Philly’s second casino in South Philly received yet another approval yesterday when the Pennsylvania Gaming Control Board ruled its applicants are within state limits on ownership of multiple casinos.
The board’s ruling came after the Pennsylvania Supreme Court had ordered further exploration into whether a father / sons ownership pairing triggers a statutory cap on ownership stakes in a second casino.
The initial approval of Live! took place in November 2014 and, in true Pennsylvania tradition, has been delayed by lawsuits primarily brought by other casinos in the area.
With yesterday’s 7-0 vote, the partnership between the Cordish Cos. of Baltimore and Greenwood Gaming & Entertainment, operators of Parx Casino in Bensalem, is back on track for development of a casino near the stadium complex at 9th and Packer in South Philly.
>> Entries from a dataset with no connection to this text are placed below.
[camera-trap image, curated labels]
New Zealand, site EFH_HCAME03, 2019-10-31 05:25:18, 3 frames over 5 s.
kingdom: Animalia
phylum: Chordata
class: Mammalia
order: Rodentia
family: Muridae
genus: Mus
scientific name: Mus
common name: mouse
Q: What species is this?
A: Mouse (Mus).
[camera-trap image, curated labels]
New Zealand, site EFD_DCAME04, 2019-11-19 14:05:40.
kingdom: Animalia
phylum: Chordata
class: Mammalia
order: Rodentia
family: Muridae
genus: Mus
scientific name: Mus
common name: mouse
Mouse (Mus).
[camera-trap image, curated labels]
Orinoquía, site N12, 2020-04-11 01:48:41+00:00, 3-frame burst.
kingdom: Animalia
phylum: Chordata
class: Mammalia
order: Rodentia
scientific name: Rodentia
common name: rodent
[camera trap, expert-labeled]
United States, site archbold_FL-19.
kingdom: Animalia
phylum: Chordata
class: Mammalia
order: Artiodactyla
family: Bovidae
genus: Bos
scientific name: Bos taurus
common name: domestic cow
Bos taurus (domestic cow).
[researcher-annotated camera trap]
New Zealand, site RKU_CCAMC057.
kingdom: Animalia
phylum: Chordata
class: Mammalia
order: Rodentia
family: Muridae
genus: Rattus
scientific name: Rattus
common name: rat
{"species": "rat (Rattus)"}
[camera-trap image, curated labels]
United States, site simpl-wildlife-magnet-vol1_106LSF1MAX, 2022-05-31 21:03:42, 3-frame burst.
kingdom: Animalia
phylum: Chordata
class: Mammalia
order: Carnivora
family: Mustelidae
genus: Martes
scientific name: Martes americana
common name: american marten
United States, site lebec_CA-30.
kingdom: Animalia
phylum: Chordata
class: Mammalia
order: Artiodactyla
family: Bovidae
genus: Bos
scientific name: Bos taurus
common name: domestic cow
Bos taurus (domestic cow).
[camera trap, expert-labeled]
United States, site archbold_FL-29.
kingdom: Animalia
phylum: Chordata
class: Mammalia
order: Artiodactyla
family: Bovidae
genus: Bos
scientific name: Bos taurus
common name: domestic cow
Attorney Richard Sprague, representing the Sugarhouse casino that already operates along Philly’s Delaware River waterfront, said afterward that he intends to challenge a separate board decision denying Sugarhouse standing.
If the Live! Philadelphia license is issued in this fiscal year, that would result in a $75 million payment to the state.
The license – one of two remaining in the original batch of 14 licenses authorized by the 2004 legalization of casino-style gambling in Pennsylvania – was initially awarded in November 2014.
The decision dealt specifically with whether Watche Manoukian, the majority owner of Greenwood, is in violation of state law barring an owner of one casino from owning more than 33.3 percent of another.
Greenwood Racing formed a 50-50 partnership with Cordish for the Stadium Live! project.
At a public hearing on the issue last week, Manoukian said he will be transferring a portion of his stake in the new venture to a trust for his three sons, after which his final ownership stake in the new casino would equal 28.33 percent.
The trust would control an additional 17 percent, but board members found that because his sons are its sole beneficiaries, after his initial gift to fund it, Manoukian will not have a significant enough financial or business interest in the trust to trigger the ownership cap.
The remaining Greenwood stake in Stadium is controlled by a number of minority partners.
During yesterday’s meeting, Cyrus Pitre, chief enforcement counsel for the board, noted the final gaming license will not be issued until after the financial transactions have been finalized and board investigators are certain the source of Manoukian’s gift to his sons is not tied to revenues from Parx, another factor in this week’s decision.
“Our job is to trace the source of that gift, and we plan on doing that,” Pitre said, noting the board has withheld issuance of final licenses in several other instances in the past.
The board will issue a written opinion later this week, after which a 30-day window opens for appeals.
If none are filed, “the board can do its additional due diligence and look sometime in the future to an issuance of the license and have the project go forward,” said PGCB spokesman Doug Harbach.
Harbach explained that since three years have lapsed since the initial award, the board needs to review the reliability of various financing commitments and update suitability checks on all principals before final licensing.
Stadium Casino partners had previously said construction of their casino at the Holiday Inn site near Citizens Bank Park would take over a year, so will likely be at least 2019 before the second Philly casino opens its doors.